Climate Change
- Front cover, 2023
- Author: Charles III, Tony Juniper, and Emily Shuckburgh
- Illustrator: Aleesha Nandhra
- Language: English
- Genre: Children's non-fiction literature
- Publisher: Ladybird Books
- Publication date: 9 March 2023
- Publication place: United Kingdom
- Media type: Print (hardcover)
- Pages: 48
- ISBN: 9780241545669

= Climate Change (children's book) =

2023 children's book by Charles III, Tony Juniper, and Emily Shuckburgh

Climate Change is a children's book co-authored by Charles III, the King of the United Kingdom and the 14 other Commonwealth realms, Tony Juniper, the Chair of Natural England, and climate scientist Emily Shuckburgh.
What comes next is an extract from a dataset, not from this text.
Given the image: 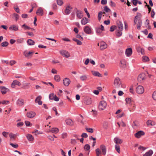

The book was published by Ladybird Books on 9 March 2023. Aimed at those aged between seven and eleven, it discusses climate change and the various threats that face the environment. The book was launched at a reception held at Buckingham Palace on 17 February 2023, and attended by politicians, businesspeople and indigenous leaders from around the world.

Charles had previously collaborated with Juniper and Shuckburgh on a book for adults, also titled Climate Change, and published by Ladybird in 2017. The information was updated and rewritten for the 2023 version to make it accessible to children. Juniper has described Climate Change as a way of "trying to bring the facts to the fingertips of the people who've got most to gain by finding solutions in time".